DOCUMENT:
......

Creating IoT Devices You Can Control With Your Smartphone or Tablet - Embedded.com

Creating IoT Devices You Can Control With Your Smartphone or Tablet

I'm currently performing my Happy Dance (stop laughing, it's not my fault I caper and cavort this way) because the Simblee by RF Digital officially launched this morning.

Just to set the scene, let's remind ourselves that, a few years ago, the folks at RF Digital created a fingertip-sized, wireless-enabled, Arduino-compatible microcontroller called the RFduino.


(Source: RF Digital)

The RFdunio is supported by an ecosystem of plug-in shields, including Switch/LED, Relay, Servo, microSD, USB, Prototyping, and Power/Battery shields (all of these shields also work with the Simblee breakout boards discussed below).

Now we have the Simblee module, which is 10mm x 7mm x 2mm in size, and which contains two main functions: A 32-bit ARM Cortex-M0 processor (with 128KB of Flash and 24KB of RAM running at 16MHz) and a Bluetooth Smart engine.


(Source: RF Digital)

If you are creating commercial or industrial products from the ground up, then you will almost certainly decide to mount Simblee modules directly on your circuit boards. By comparison, when it comes to prototyping or hobbyist applications, you may find it more advantageous to use one of the Simblee breakout boards. There are currently two such boards; one offers seven GPIO (general-purpose input/output) pins while the other provides 29 GPIOs.


(Source: Max Maxfield/Embedded.com)

......

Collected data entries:

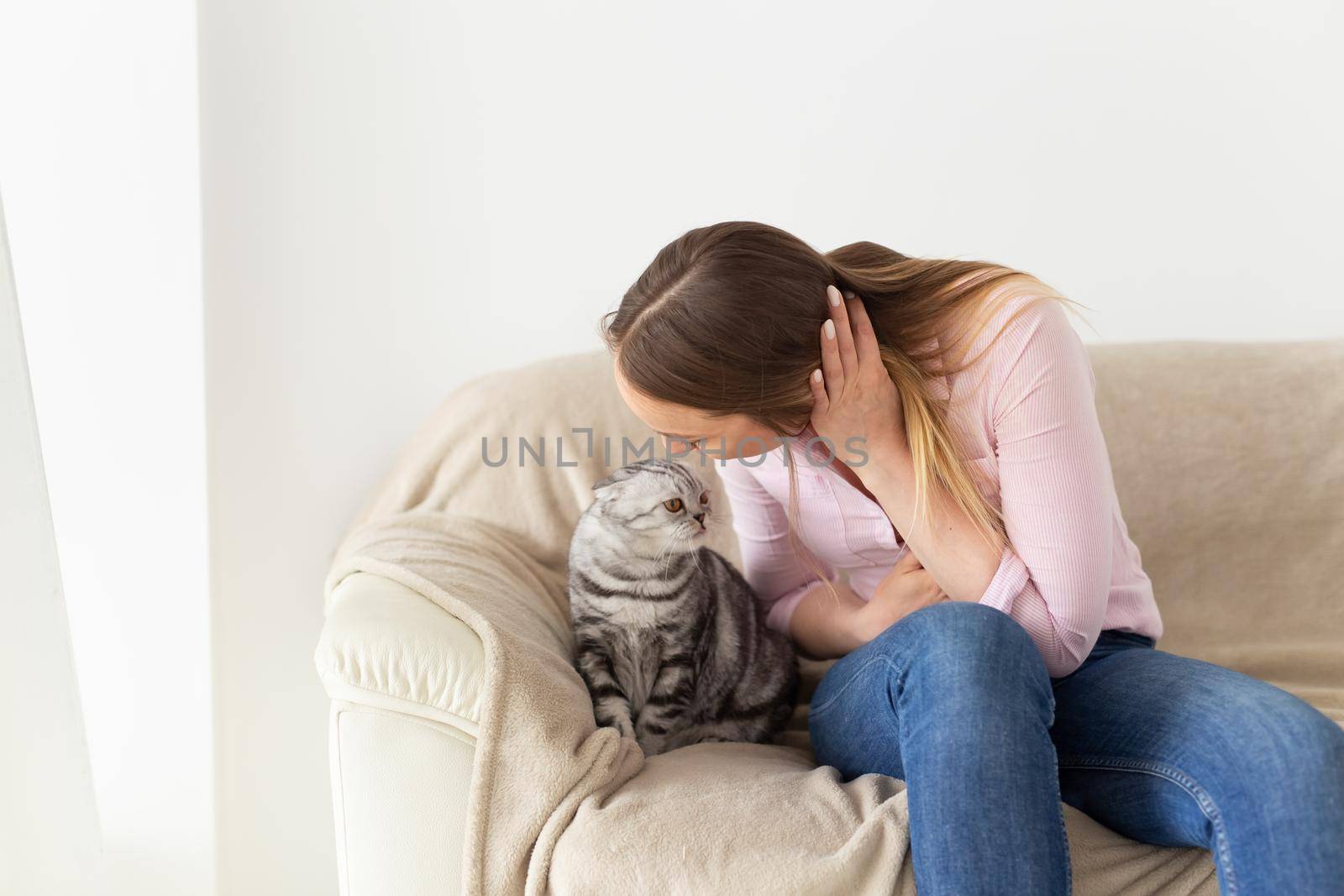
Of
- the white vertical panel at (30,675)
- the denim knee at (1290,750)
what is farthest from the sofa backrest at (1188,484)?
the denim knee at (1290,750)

......

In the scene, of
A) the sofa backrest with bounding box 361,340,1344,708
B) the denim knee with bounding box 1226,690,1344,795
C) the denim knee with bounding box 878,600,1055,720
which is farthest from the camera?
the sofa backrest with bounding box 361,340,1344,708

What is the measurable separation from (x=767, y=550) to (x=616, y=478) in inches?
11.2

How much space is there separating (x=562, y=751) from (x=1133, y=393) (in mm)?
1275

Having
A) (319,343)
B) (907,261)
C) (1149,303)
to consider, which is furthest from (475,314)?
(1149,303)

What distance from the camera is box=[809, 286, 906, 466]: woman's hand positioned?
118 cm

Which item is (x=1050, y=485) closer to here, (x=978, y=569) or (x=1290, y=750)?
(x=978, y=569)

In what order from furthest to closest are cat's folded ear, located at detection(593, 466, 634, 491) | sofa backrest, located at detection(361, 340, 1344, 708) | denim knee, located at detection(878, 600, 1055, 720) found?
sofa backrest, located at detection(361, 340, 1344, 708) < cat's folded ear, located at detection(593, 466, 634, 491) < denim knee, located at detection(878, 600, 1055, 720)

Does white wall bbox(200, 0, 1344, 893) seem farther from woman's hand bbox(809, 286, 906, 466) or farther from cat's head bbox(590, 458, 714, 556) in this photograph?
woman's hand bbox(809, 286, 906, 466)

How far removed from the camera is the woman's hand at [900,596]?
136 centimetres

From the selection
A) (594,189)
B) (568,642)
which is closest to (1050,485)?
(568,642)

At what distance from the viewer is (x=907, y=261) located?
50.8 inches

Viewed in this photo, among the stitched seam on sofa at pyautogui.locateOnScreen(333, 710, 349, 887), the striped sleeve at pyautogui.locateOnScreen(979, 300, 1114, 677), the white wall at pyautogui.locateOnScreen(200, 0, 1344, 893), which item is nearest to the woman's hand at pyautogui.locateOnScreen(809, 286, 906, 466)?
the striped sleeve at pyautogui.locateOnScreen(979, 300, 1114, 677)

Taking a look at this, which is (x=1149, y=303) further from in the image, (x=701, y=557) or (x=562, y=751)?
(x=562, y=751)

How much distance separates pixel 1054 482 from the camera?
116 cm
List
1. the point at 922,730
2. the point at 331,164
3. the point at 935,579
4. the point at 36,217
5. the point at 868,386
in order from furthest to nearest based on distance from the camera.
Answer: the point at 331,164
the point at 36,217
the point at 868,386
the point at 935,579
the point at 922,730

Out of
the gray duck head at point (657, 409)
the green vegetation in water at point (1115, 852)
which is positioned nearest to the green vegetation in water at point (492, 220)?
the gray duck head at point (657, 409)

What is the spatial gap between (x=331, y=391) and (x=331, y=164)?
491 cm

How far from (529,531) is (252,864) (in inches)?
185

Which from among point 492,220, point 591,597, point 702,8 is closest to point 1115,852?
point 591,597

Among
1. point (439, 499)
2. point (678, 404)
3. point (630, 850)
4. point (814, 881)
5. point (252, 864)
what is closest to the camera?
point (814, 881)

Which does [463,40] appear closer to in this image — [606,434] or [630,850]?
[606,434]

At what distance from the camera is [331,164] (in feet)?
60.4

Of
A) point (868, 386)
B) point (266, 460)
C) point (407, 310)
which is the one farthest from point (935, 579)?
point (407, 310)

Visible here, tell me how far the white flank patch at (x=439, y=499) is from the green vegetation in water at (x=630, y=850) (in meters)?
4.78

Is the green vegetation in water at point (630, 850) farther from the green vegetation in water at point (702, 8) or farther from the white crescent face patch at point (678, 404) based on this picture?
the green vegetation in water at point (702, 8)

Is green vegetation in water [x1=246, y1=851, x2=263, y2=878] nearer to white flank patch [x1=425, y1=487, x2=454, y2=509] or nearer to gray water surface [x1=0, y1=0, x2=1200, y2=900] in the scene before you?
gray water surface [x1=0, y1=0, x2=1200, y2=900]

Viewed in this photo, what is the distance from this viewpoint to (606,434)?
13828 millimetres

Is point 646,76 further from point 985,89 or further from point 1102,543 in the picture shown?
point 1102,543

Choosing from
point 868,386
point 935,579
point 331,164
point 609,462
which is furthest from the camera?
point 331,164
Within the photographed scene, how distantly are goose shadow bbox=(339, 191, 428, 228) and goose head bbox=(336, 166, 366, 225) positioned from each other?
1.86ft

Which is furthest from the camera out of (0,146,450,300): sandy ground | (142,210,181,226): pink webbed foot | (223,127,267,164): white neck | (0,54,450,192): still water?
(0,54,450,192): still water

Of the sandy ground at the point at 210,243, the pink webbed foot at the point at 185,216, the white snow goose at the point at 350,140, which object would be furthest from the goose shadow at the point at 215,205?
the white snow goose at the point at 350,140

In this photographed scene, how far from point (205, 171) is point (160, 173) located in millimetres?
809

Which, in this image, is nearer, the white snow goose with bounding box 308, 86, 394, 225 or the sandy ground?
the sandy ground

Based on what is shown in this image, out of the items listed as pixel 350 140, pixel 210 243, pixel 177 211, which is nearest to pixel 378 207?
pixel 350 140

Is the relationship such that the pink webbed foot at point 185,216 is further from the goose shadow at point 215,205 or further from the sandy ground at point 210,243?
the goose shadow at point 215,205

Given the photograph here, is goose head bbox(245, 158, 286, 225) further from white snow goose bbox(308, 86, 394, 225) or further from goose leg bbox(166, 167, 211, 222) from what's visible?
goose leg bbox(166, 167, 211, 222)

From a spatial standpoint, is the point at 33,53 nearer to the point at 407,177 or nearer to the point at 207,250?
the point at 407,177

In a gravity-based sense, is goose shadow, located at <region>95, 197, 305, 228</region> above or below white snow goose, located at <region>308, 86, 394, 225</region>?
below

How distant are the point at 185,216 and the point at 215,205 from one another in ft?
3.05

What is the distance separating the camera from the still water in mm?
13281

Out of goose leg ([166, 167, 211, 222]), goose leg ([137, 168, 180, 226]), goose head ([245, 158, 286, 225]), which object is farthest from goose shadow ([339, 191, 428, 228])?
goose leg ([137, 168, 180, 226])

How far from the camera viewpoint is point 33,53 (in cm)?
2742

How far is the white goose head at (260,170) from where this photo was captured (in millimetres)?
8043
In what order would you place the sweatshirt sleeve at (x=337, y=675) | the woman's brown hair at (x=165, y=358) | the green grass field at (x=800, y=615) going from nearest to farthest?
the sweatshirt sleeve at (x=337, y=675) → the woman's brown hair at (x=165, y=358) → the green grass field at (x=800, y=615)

......

DIRECTIONS FOR THIS TASK:
According to the Simblee article above, what processor does the Simblee module contain?

RESPONSE FOR THIS EXERCISE:
A 32-bit ARM Cortex-M0 processor, with 128KB of Flash and 24KB of RAM, running at 16MHz.